= Nantgarw Colliery =

Welsh coal mine active 1910-1986

Nantgarw Colliery was a coal mine and later developed Coking coal works, located in the village on Nantgarw, Mid Glamorgan, Wales located just north of Cardiff.

Opened in 1910, it closed in 1986. The site is now redeveloped as the industrial estate Parc Nantgarw.

==Craig Yr Allt==
Craig Yr Allt Colliery was situated south of Nantgarw village. However, whenever the River Taff flooded, water frequently entered its workings, and it was abandoned in 1878.

==Development==
Thomas Taylor of Pontypridd began the development of Nantgarw colliery in May 1910, near the base of the Caerphilly Syncline seam. The sinking of the twin shafts in 1911 reached the coal seam at a depth of more than 850 yard in 1915, placing them 2000 ft below sea level, making Nantgarw the deepest pit to be sunk in the South Wales Coalfield up to that time.

==Production==
Connected to the Rhymney Railway via the Coryton Line, the mine was sold to the Taff Rhondda Navigation Steam Coal Co in 1924. The 850 men were redeployed in 1927 after geographical difficulties were encountered and the pit abandoned. Bought by Powell Duffryn Steam Coal Co Ltd, following further development attempts it was put into "care and maintenance."

Powell Duffryn designed a development scheme in 1937, but work was suspended when World War II broke out in 1939. A later project to re-open the colliery was approved by the Ministry of Fuel and Power in 1946, and after nationalisation in 1947, the National Coal Board invested £5 million on modern surface constructions and modern mining methods. The NCB designed a model colliery, with all old workings demolished and new surface buildings designed with state-of-the-art facilities, with appliances installed to reduce smoke and fumes. Coal production started in 1952, and by 1954, 200 men worked the surface and 820 men underground. New landings were made in both shafts at 280 yards and 380 yards, in order to work the mine by a system known as "Horizon Mining" employed in an effort to mine coal despite the site's geological problems. All the site's waste was dumped into the shafts to a level 60 ft below these new landings, placed underground to keep the surface clear of unsightly spoil heaps. The main heading was driven south, with the workings cutting through the No.1 Rhondda, Bute, Brass, and Hard seams due to the 36-degree dip to the north.

Industrial relations were rarely at Nantgarw, being part of the reasoning behind the 1927 closure, while in 1958 there were 65 stoppages, go-slows and walk-outs.

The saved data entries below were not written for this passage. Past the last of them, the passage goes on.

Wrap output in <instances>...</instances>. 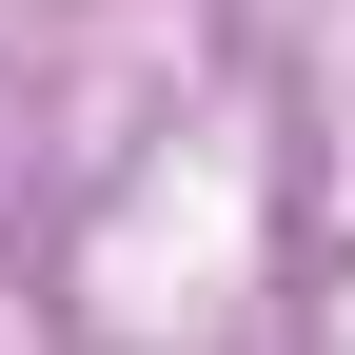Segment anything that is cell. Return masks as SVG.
I'll return each mask as SVG.
<instances>
[]
</instances>
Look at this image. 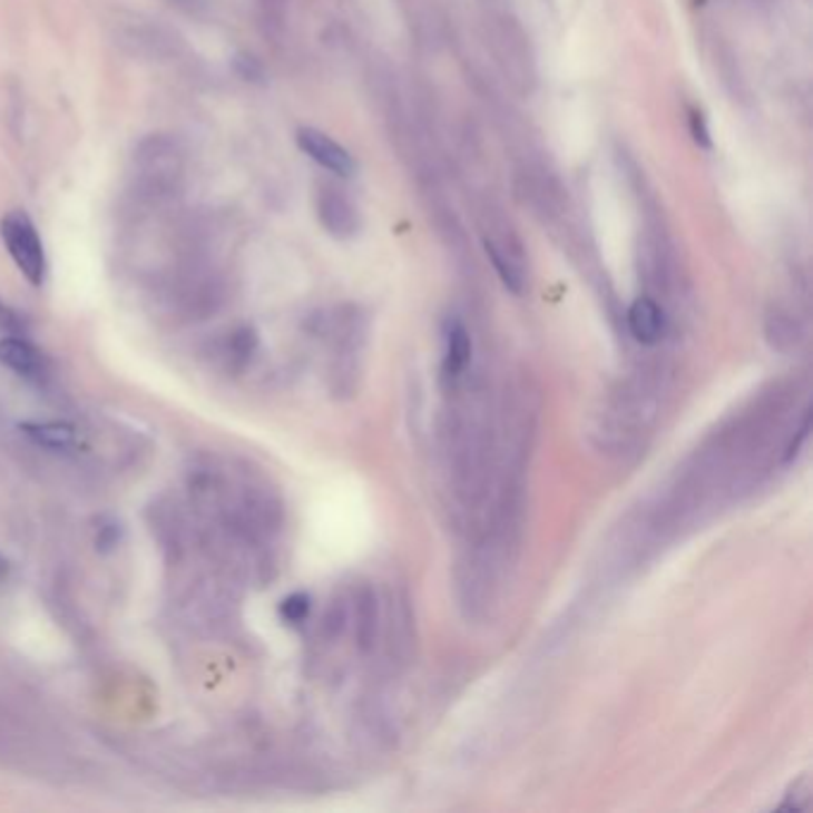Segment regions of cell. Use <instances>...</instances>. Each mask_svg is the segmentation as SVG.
<instances>
[{
	"mask_svg": "<svg viewBox=\"0 0 813 813\" xmlns=\"http://www.w3.org/2000/svg\"><path fill=\"white\" fill-rule=\"evenodd\" d=\"M0 239L27 282L41 286L46 280V253L31 217L25 210H10L0 219Z\"/></svg>",
	"mask_w": 813,
	"mask_h": 813,
	"instance_id": "obj_1",
	"label": "cell"
},
{
	"mask_svg": "<svg viewBox=\"0 0 813 813\" xmlns=\"http://www.w3.org/2000/svg\"><path fill=\"white\" fill-rule=\"evenodd\" d=\"M484 251H487V258L491 261V265H494L497 275L503 282L506 290L513 292V294H520L522 292V273L518 270V265L508 256H503L501 248L494 242H484Z\"/></svg>",
	"mask_w": 813,
	"mask_h": 813,
	"instance_id": "obj_9",
	"label": "cell"
},
{
	"mask_svg": "<svg viewBox=\"0 0 813 813\" xmlns=\"http://www.w3.org/2000/svg\"><path fill=\"white\" fill-rule=\"evenodd\" d=\"M6 570H8V566H6V561H3V558H0V578H3V575H6Z\"/></svg>",
	"mask_w": 813,
	"mask_h": 813,
	"instance_id": "obj_16",
	"label": "cell"
},
{
	"mask_svg": "<svg viewBox=\"0 0 813 813\" xmlns=\"http://www.w3.org/2000/svg\"><path fill=\"white\" fill-rule=\"evenodd\" d=\"M123 541V525L115 518H104L96 532V547L100 551H112Z\"/></svg>",
	"mask_w": 813,
	"mask_h": 813,
	"instance_id": "obj_13",
	"label": "cell"
},
{
	"mask_svg": "<svg viewBox=\"0 0 813 813\" xmlns=\"http://www.w3.org/2000/svg\"><path fill=\"white\" fill-rule=\"evenodd\" d=\"M256 346H258V336H256V332H253L251 327H239V330H236L232 334L229 349H232L234 361L246 363L251 359V355H253V351H256Z\"/></svg>",
	"mask_w": 813,
	"mask_h": 813,
	"instance_id": "obj_12",
	"label": "cell"
},
{
	"mask_svg": "<svg viewBox=\"0 0 813 813\" xmlns=\"http://www.w3.org/2000/svg\"><path fill=\"white\" fill-rule=\"evenodd\" d=\"M628 330L637 344L656 346L664 342L668 332V317L658 301H654L652 296H639L633 301L628 311Z\"/></svg>",
	"mask_w": 813,
	"mask_h": 813,
	"instance_id": "obj_3",
	"label": "cell"
},
{
	"mask_svg": "<svg viewBox=\"0 0 813 813\" xmlns=\"http://www.w3.org/2000/svg\"><path fill=\"white\" fill-rule=\"evenodd\" d=\"M0 363L29 382H41L43 378V355L25 336L0 339Z\"/></svg>",
	"mask_w": 813,
	"mask_h": 813,
	"instance_id": "obj_5",
	"label": "cell"
},
{
	"mask_svg": "<svg viewBox=\"0 0 813 813\" xmlns=\"http://www.w3.org/2000/svg\"><path fill=\"white\" fill-rule=\"evenodd\" d=\"M296 144L303 154H306L311 160H315L317 165L330 169V173H334L339 177L353 175L355 163H353L351 154L342 144L330 139L325 131L313 129V127H301L296 131Z\"/></svg>",
	"mask_w": 813,
	"mask_h": 813,
	"instance_id": "obj_2",
	"label": "cell"
},
{
	"mask_svg": "<svg viewBox=\"0 0 813 813\" xmlns=\"http://www.w3.org/2000/svg\"><path fill=\"white\" fill-rule=\"evenodd\" d=\"M0 325H6L8 330L20 332L22 330V320L14 311H10L3 301H0Z\"/></svg>",
	"mask_w": 813,
	"mask_h": 813,
	"instance_id": "obj_15",
	"label": "cell"
},
{
	"mask_svg": "<svg viewBox=\"0 0 813 813\" xmlns=\"http://www.w3.org/2000/svg\"><path fill=\"white\" fill-rule=\"evenodd\" d=\"M308 614H311V597L303 595V591L290 595L280 604V616L284 623H290V625H301L308 618Z\"/></svg>",
	"mask_w": 813,
	"mask_h": 813,
	"instance_id": "obj_10",
	"label": "cell"
},
{
	"mask_svg": "<svg viewBox=\"0 0 813 813\" xmlns=\"http://www.w3.org/2000/svg\"><path fill=\"white\" fill-rule=\"evenodd\" d=\"M317 217L323 227L339 239H346L355 229H359V219L351 203L336 192H323L317 198Z\"/></svg>",
	"mask_w": 813,
	"mask_h": 813,
	"instance_id": "obj_6",
	"label": "cell"
},
{
	"mask_svg": "<svg viewBox=\"0 0 813 813\" xmlns=\"http://www.w3.org/2000/svg\"><path fill=\"white\" fill-rule=\"evenodd\" d=\"M472 363V339L463 323H451L444 336V359H442V378L447 384L459 386Z\"/></svg>",
	"mask_w": 813,
	"mask_h": 813,
	"instance_id": "obj_4",
	"label": "cell"
},
{
	"mask_svg": "<svg viewBox=\"0 0 813 813\" xmlns=\"http://www.w3.org/2000/svg\"><path fill=\"white\" fill-rule=\"evenodd\" d=\"M232 67L234 72L239 75L244 81H251V84H263L265 81V67L258 58H253L251 53H236L232 58Z\"/></svg>",
	"mask_w": 813,
	"mask_h": 813,
	"instance_id": "obj_11",
	"label": "cell"
},
{
	"mask_svg": "<svg viewBox=\"0 0 813 813\" xmlns=\"http://www.w3.org/2000/svg\"><path fill=\"white\" fill-rule=\"evenodd\" d=\"M378 599L375 591L370 587L361 589V595L355 597V637H359V647L363 652L372 649L378 637Z\"/></svg>",
	"mask_w": 813,
	"mask_h": 813,
	"instance_id": "obj_7",
	"label": "cell"
},
{
	"mask_svg": "<svg viewBox=\"0 0 813 813\" xmlns=\"http://www.w3.org/2000/svg\"><path fill=\"white\" fill-rule=\"evenodd\" d=\"M689 125H692L694 141H697L704 148H711V134H708V127H706V120L702 117V112H692Z\"/></svg>",
	"mask_w": 813,
	"mask_h": 813,
	"instance_id": "obj_14",
	"label": "cell"
},
{
	"mask_svg": "<svg viewBox=\"0 0 813 813\" xmlns=\"http://www.w3.org/2000/svg\"><path fill=\"white\" fill-rule=\"evenodd\" d=\"M20 430L33 444L50 451L67 449L75 442V430L70 425H65V422H22Z\"/></svg>",
	"mask_w": 813,
	"mask_h": 813,
	"instance_id": "obj_8",
	"label": "cell"
}]
</instances>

Having survived the mass pit closures of the 1960s, the geographical problems meant the closure of the mine working in 1974, and the unit merged with Windsor Colliery, Abertridwr, Caerphilly from 1975. By 1979, the combined Nantgarw/Windsor Colliery employed around 650 men, producing over 4,000 tons of coal per week and making a profit of over £0.5 million.

==Coking ovens==
The coke ovens and by-product plant were opened in 1951, as part of the NCB's modernisation of the regional and national coal industry. The plant produced both furnace and foundry coke for the steel industry. Both for the Welsh industry (then Ebbw Vale, Llanwern, and Port Talbot) and abroad, including Romania. Smokeless coal briquettes for the domestic market, branded Phurnacite, were stored at Nantgarw awaiting sale after being produced at the Phurnacite works at Abercwmboi in the Cynon Valley.

==Closure==
The whole coal production and coking works unit lost £7 million in 1981, employing: 142 on development; 131 on the coalface; 197 below the ground; 101 on the surface. In 1982 output declined steeply as a major coal seam at Windsor became unworkable, while in 1984 an overtime ban led directly to the 1984/5 UK miners strike spreading to South Wales. Although profitable post the strike, both sites of the whole unit closed as part of the NCB regional review on 6 November 1986.